• What is required: Leaving out every line before the one with "United States, site sanjuan_2010_Unit154_Ivan110.", write out the rest of the records below exactly.

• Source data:
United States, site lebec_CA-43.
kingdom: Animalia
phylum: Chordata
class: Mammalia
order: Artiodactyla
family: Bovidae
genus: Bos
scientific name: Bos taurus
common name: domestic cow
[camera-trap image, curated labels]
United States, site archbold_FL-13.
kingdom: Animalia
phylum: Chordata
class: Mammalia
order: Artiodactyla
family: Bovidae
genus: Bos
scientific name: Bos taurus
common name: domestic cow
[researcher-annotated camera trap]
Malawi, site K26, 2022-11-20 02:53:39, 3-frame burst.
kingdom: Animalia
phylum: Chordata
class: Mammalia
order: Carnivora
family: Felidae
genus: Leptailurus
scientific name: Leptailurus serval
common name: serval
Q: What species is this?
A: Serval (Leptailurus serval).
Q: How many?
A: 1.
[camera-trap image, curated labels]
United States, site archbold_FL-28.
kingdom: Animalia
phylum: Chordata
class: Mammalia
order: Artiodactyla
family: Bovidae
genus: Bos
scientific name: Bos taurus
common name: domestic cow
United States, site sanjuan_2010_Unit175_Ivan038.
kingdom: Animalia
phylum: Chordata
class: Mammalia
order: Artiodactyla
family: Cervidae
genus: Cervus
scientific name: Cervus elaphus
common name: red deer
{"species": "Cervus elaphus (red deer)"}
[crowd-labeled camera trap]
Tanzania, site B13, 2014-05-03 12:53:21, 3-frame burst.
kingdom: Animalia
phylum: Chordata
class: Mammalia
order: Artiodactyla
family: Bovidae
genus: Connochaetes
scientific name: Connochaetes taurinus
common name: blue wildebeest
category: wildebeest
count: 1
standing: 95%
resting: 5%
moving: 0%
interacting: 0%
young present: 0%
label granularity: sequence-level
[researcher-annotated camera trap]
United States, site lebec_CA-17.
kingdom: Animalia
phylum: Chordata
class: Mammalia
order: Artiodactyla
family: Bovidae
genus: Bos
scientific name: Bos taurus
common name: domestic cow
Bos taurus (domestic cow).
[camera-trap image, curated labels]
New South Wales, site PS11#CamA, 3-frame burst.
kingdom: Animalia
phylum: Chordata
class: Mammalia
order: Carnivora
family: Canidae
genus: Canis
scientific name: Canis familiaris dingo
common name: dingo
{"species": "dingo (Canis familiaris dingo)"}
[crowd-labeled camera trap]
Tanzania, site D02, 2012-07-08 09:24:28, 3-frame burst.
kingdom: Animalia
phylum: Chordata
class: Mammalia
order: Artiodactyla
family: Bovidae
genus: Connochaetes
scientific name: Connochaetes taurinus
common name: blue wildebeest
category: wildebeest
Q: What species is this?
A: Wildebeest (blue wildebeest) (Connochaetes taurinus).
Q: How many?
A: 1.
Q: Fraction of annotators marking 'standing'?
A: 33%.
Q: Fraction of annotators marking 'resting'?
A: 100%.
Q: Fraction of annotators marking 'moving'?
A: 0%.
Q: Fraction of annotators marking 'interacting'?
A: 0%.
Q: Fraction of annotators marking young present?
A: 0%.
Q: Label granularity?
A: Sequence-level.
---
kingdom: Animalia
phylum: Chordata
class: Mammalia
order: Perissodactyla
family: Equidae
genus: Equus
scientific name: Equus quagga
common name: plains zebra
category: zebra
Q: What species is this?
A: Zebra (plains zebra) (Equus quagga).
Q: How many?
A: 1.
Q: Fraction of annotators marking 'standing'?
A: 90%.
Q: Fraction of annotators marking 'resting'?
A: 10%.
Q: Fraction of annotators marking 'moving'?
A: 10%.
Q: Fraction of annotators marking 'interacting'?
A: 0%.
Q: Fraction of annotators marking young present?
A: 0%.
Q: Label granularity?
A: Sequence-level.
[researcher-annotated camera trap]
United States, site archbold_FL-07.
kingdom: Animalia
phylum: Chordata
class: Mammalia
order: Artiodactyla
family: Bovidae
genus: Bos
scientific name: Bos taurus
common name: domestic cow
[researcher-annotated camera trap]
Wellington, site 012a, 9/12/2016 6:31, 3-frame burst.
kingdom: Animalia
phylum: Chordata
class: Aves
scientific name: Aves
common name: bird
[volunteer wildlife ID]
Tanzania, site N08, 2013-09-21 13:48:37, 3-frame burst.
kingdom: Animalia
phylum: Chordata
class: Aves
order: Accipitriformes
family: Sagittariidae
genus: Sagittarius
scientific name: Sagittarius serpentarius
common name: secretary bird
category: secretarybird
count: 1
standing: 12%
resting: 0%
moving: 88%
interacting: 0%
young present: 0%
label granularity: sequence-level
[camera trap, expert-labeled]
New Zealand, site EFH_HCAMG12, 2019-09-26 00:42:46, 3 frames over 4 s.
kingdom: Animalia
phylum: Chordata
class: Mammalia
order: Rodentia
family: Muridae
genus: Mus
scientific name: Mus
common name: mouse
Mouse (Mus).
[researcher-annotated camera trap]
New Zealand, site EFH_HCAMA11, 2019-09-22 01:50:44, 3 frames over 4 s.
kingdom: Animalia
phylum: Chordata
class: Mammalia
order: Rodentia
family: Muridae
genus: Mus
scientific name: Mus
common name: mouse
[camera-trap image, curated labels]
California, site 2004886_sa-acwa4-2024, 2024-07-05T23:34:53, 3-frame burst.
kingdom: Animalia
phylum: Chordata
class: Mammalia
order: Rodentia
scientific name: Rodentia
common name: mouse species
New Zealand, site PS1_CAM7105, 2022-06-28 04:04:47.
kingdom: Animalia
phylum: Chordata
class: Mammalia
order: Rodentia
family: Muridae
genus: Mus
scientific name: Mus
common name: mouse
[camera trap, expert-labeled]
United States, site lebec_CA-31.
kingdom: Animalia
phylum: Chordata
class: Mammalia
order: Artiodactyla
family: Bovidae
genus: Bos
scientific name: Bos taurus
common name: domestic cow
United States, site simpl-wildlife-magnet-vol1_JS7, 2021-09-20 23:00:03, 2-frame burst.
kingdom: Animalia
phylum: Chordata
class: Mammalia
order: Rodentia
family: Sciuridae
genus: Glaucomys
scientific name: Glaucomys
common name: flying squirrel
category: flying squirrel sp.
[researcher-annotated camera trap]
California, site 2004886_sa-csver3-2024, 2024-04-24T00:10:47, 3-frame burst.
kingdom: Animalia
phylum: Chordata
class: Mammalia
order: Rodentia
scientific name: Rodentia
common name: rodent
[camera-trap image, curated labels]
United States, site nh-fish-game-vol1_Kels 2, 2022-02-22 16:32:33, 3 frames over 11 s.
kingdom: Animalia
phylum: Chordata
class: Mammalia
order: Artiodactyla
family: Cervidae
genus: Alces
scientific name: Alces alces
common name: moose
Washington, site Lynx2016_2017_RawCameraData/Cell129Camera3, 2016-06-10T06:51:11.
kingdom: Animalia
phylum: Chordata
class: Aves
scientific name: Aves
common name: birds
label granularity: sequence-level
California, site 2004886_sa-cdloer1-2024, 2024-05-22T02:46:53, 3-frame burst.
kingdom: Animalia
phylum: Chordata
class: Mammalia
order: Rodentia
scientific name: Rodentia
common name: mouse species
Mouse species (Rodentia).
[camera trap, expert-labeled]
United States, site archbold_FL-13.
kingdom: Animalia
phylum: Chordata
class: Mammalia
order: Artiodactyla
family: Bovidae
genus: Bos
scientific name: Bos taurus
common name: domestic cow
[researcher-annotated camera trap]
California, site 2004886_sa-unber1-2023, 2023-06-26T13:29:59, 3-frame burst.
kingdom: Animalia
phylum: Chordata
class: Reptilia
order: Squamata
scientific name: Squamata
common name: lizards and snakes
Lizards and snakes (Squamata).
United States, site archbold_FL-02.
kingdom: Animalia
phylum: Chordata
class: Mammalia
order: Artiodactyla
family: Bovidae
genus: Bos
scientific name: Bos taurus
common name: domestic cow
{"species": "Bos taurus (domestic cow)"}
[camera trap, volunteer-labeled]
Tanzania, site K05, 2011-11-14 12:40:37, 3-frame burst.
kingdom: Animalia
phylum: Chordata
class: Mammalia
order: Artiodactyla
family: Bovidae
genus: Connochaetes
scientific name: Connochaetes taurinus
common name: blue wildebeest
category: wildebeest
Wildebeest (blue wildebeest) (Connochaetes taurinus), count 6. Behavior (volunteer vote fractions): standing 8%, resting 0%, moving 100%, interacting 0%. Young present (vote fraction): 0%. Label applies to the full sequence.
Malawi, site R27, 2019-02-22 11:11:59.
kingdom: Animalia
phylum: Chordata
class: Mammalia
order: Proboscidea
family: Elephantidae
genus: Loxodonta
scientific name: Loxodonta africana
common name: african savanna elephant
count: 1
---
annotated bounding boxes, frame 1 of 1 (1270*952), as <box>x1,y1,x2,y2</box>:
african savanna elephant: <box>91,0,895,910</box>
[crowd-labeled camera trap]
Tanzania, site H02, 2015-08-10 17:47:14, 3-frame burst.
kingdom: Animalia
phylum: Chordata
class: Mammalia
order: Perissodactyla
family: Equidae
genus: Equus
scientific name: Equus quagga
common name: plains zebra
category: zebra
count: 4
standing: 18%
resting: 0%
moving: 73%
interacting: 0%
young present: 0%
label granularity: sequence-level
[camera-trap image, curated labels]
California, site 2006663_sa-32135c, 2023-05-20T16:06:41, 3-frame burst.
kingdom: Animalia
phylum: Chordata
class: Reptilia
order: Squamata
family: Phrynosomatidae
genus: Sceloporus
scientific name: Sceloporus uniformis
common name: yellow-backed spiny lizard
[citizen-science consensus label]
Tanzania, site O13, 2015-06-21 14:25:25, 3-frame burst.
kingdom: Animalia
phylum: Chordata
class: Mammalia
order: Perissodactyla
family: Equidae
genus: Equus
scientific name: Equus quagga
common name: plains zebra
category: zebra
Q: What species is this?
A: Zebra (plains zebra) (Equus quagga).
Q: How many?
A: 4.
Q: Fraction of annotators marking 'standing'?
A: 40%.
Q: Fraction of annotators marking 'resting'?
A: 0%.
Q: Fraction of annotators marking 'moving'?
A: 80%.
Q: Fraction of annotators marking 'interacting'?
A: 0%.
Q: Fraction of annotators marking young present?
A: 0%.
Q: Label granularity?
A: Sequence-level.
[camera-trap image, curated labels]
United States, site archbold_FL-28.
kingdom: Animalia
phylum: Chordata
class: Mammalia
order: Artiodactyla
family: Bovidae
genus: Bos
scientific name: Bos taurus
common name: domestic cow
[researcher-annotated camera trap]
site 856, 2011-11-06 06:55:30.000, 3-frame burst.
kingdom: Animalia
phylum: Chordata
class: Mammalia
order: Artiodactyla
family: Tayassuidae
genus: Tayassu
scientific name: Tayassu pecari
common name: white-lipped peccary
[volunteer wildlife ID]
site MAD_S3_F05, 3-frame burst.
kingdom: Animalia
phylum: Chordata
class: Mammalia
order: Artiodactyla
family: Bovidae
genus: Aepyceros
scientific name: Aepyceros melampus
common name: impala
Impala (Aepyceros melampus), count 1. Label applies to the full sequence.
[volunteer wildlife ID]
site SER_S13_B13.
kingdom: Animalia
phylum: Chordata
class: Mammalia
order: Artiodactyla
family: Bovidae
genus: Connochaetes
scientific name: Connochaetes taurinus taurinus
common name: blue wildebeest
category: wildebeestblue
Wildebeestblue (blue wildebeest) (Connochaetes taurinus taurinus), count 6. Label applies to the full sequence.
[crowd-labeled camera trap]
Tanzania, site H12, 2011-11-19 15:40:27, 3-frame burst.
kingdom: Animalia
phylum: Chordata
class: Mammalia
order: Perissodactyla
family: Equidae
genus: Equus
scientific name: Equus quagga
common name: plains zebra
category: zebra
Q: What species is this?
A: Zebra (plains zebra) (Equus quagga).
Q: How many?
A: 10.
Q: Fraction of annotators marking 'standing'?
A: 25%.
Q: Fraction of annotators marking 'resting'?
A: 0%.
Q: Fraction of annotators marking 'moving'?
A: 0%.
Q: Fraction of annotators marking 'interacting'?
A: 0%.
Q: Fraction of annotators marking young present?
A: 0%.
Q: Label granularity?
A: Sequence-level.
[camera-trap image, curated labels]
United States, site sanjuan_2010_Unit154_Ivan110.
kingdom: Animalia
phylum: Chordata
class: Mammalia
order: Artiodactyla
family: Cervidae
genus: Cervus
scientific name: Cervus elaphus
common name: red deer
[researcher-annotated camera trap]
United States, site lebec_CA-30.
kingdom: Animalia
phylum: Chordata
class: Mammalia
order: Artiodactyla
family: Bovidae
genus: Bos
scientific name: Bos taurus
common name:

• Reply:
United States, site sanjuan_2010_Unit154_Ivan110.
kingdom: Animalia
phylum: Chordata
class: Mammalia
order: Artiodactyla
family: Cervidae
genus: Cervus
scientific name: Cervus elaphus
common name: red deer
[researcher-annotated camera trap]
United States, site lebec_CA-30.
kingdom: Animalia
phylum: Chordata
class: Mammalia
order: Artiodactyla
family: Bovidae
genus: Bos
scientific name: Bos taurus
common name:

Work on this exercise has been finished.